-- Task --
Convert the lines of the entries below, starting with the line that contains "From the perspective" and going on through the line that contains "26.3 metres", into a Markdown table with the columns Row and Line. Skip blank lines and leave the pictures out.

-- Extracted entries --
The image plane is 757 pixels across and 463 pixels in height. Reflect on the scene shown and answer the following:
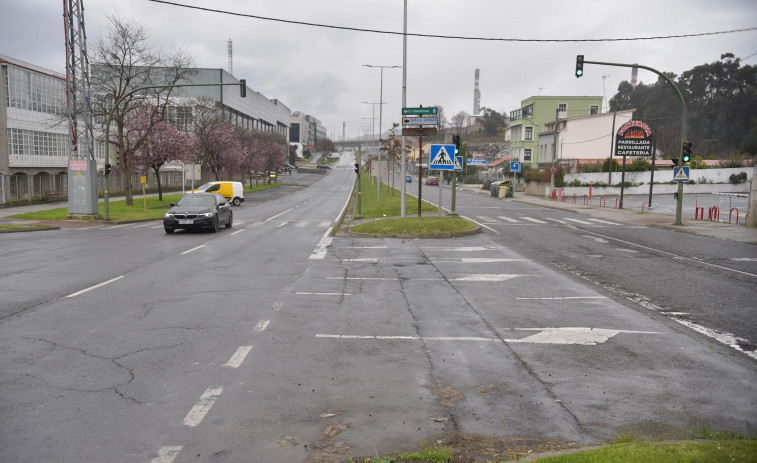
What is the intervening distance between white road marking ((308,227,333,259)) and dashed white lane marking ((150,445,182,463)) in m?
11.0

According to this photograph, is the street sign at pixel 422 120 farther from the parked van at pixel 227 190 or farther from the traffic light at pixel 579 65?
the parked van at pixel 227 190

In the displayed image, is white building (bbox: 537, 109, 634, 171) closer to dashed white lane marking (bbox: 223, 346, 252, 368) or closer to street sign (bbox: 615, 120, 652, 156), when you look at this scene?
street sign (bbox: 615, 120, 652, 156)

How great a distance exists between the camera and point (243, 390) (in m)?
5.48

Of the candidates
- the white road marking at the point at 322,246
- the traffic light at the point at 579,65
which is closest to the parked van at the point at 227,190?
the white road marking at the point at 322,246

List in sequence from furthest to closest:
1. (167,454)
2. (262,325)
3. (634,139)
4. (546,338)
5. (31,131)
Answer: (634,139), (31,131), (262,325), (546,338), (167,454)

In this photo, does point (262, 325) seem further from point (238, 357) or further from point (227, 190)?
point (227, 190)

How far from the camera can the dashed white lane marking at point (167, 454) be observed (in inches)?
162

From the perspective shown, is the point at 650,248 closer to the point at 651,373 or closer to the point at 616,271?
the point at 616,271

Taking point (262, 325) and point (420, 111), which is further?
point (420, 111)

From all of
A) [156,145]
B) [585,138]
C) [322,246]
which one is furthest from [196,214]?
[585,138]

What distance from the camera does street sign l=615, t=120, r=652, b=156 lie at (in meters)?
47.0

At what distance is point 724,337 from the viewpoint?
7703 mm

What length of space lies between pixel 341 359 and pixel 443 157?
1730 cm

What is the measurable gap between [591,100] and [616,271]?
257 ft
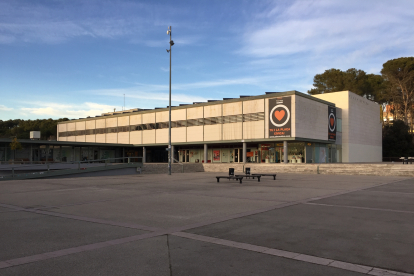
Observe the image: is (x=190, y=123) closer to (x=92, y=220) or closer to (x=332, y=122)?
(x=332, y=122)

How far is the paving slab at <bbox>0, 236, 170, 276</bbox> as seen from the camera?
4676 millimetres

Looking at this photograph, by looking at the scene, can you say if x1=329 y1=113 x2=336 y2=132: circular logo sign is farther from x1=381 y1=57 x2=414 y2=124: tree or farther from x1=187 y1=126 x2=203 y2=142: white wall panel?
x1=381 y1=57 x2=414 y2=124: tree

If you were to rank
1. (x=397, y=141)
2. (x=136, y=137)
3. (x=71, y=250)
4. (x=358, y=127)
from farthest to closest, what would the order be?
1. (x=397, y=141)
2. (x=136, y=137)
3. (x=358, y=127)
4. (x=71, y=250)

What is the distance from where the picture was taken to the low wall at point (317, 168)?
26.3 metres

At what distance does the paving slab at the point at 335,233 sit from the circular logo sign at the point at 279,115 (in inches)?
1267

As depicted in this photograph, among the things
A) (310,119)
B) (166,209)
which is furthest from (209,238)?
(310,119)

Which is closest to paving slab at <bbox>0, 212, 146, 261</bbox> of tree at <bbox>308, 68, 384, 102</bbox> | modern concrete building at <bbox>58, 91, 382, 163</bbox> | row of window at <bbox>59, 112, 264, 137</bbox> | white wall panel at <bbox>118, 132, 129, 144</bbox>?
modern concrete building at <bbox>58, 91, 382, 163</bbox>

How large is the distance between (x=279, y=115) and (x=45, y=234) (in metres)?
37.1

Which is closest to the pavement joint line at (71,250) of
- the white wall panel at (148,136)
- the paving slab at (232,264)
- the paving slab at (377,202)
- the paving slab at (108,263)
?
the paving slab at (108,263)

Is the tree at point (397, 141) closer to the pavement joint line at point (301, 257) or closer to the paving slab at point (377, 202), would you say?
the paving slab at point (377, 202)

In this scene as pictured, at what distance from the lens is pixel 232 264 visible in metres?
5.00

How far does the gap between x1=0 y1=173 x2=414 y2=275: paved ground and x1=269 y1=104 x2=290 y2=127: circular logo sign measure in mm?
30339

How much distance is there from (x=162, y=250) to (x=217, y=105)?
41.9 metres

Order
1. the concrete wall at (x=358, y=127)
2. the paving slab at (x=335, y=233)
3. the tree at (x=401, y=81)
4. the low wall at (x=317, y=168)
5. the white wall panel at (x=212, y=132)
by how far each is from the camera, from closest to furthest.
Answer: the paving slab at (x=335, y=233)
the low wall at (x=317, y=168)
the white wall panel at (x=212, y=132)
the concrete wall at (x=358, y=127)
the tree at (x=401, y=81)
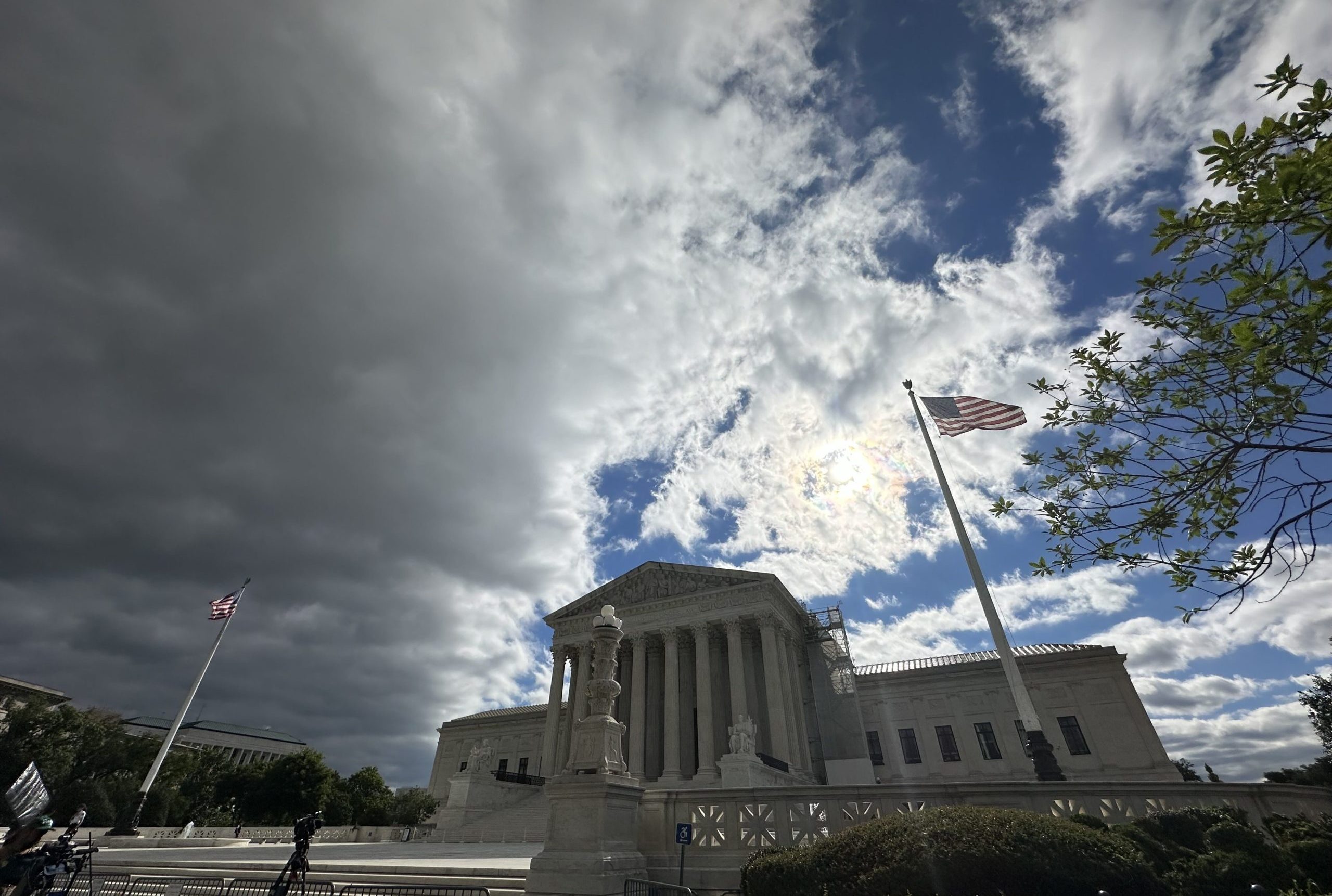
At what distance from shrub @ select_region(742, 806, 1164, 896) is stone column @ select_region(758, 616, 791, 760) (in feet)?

-- Expected output --
| Row | Line |
|---|---|
| 1 | From the perspective shown, is the point at 650,248 closer to the point at 651,373 or closer to the point at 616,271? |
| 2 | the point at 616,271 |
| 3 | Taking point (262, 325) and point (420, 111), which is further? |
| 4 | point (420, 111) |
| 5 | From all of |
| 6 | A) [156,145] |
| 7 | B) [585,138] |
| 8 | C) [322,246] |
| 9 | which one is furthest from [196,214]? |
| 10 | [585,138] |
| 11 | What distance from the camera does street sign l=615, t=120, r=652, b=156 lie at (in meters)? |
| 12 | 47.0 |
| 13 | At what distance is point 724,337 from the viewpoint? |
| 14 | 7703 mm |
| 15 | What length of space lies between pixel 341 359 and pixel 443 157? |
| 16 | 1730 cm |
| 17 | What is the measurable gap between [591,100] and [616,271]? |
| 18 | 257 ft |
| 19 | Observe the image: is (x=190, y=123) closer to (x=92, y=220) or closer to (x=332, y=122)? |
| 20 | (x=332, y=122) |
| 21 | How far is the paving slab at <bbox>0, 236, 170, 276</bbox> as seen from the camera? |
| 22 | 4676 millimetres |
| 23 | Looking at this photograph, by looking at the scene, can you say if x1=329 y1=113 x2=336 y2=132: circular logo sign is farther from x1=381 y1=57 x2=414 y2=124: tree or farther from x1=187 y1=126 x2=203 y2=142: white wall panel? |
| 24 | x1=381 y1=57 x2=414 y2=124: tree |
| 25 | If you were to rank |
| 26 | 1. (x=397, y=141) |
| 27 | 2. (x=136, y=137) |
| 28 | 3. (x=71, y=250) |
| 29 | 4. (x=358, y=127) |
| 30 | from farthest to closest, what would the order be? |
| 31 | 1. (x=397, y=141) |
| 32 | 2. (x=136, y=137) |
| 33 | 3. (x=358, y=127) |
| 34 | 4. (x=71, y=250) |
| 35 | What is the distance from where the picture was taken to the low wall at point (317, 168)? |
| 36 | 26.3 metres |